Background: Systemic juvenile idiopathic arthritis (sJIA) is a severe autoinflammatory disease associated with substantial morbidity, including macrophage activation syndrome (MAS), sJIA-associated lung disease, and glucocorticoid (GC)-related toxicity. CARRA’s FiRst Line Options for sJIA Treatment (FROST) study demonstrated favorable short-term outcomes with early biologic therapy, but long-term outcomes have not yet been described. Methods: Patients with new-onset sJIA enrolled in FROST (2016–2019) were followed longitudinally through the CARRA Registry. Four consensus treatment plans (CTPs) were evaluated, including biologic (IL-1 or IL-6 inhibitors) and non-biologic approaches. Long-term follow-up occurred through 36 months. The primary outcome was achievement of clinically inactive disease (CID) by Wallace/ACR provisional criteria without concurrent GC use at 24 and 36 months. Secondary outcomes included CID irrespective of GC use, cJADAS-10 ≤ 2.5 without fever, medication utilization, and safety events. Adverse events were expressed as events per 100 person-years. Results: Seventy-three patients were enrolled; 87.6% initiated biologic therapy. At 24 and 36 months, 41 and 32 patients, respectively, had evaluable data for the primary outcome. CID without GC use was achieved by 58.5% of patients at 24 months and 65.5% at 36 months. At both time points, over 80% of patients achieved cJADAS-10 ≤ 2.5 without fever and without GC use.
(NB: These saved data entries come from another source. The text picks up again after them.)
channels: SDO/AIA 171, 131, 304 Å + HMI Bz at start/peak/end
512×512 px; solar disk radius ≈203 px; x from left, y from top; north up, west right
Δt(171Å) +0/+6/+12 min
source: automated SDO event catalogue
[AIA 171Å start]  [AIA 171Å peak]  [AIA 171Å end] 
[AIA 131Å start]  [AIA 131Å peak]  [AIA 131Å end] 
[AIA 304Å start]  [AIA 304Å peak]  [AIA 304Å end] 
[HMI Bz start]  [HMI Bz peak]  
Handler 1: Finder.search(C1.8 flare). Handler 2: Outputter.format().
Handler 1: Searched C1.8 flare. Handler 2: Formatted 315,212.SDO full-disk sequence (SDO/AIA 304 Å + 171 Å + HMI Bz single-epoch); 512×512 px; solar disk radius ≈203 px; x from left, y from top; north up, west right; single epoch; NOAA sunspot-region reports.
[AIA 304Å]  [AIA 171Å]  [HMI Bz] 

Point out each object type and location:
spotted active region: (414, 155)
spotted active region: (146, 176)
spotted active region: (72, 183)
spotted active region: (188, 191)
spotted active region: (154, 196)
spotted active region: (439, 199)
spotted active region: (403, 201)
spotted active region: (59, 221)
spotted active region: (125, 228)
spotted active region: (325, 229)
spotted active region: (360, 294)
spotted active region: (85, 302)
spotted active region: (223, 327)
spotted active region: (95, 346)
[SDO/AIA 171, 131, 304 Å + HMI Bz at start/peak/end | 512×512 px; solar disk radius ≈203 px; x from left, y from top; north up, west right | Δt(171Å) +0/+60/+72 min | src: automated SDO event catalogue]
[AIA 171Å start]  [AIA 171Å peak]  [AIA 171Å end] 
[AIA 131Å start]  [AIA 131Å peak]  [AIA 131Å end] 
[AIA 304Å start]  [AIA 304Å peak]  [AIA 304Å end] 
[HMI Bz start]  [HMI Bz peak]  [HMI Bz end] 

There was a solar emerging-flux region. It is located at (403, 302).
Nearly all patients were off GCs at 24 and 36 months (> 90%). The cumulative proportion of patients achieving CID at any time during follow-up increased to 78.8% by 24 months and 87.6% by 36 months. At last follow-up, 42.5% of the cohort was off all DMARDs. Over 228.2 person-years of observation, serious adverse events occurred at a rate of 6.6 per 100 person-years; MAS was the most common SAE. No cases of sJIA-associated lung disease were identified. Conclusions: Patients with sJIA enrolled in FROST demonstrated continued clinical improvement during long-term follow-up, with increasing rates of clinically inactive disease and high rates of glucocorticoid discontinuation. Serious adverse events were uncommon and largely related to disease activity. These findings support early biologic therapy as an effective and durable first-line strategy for sJIA.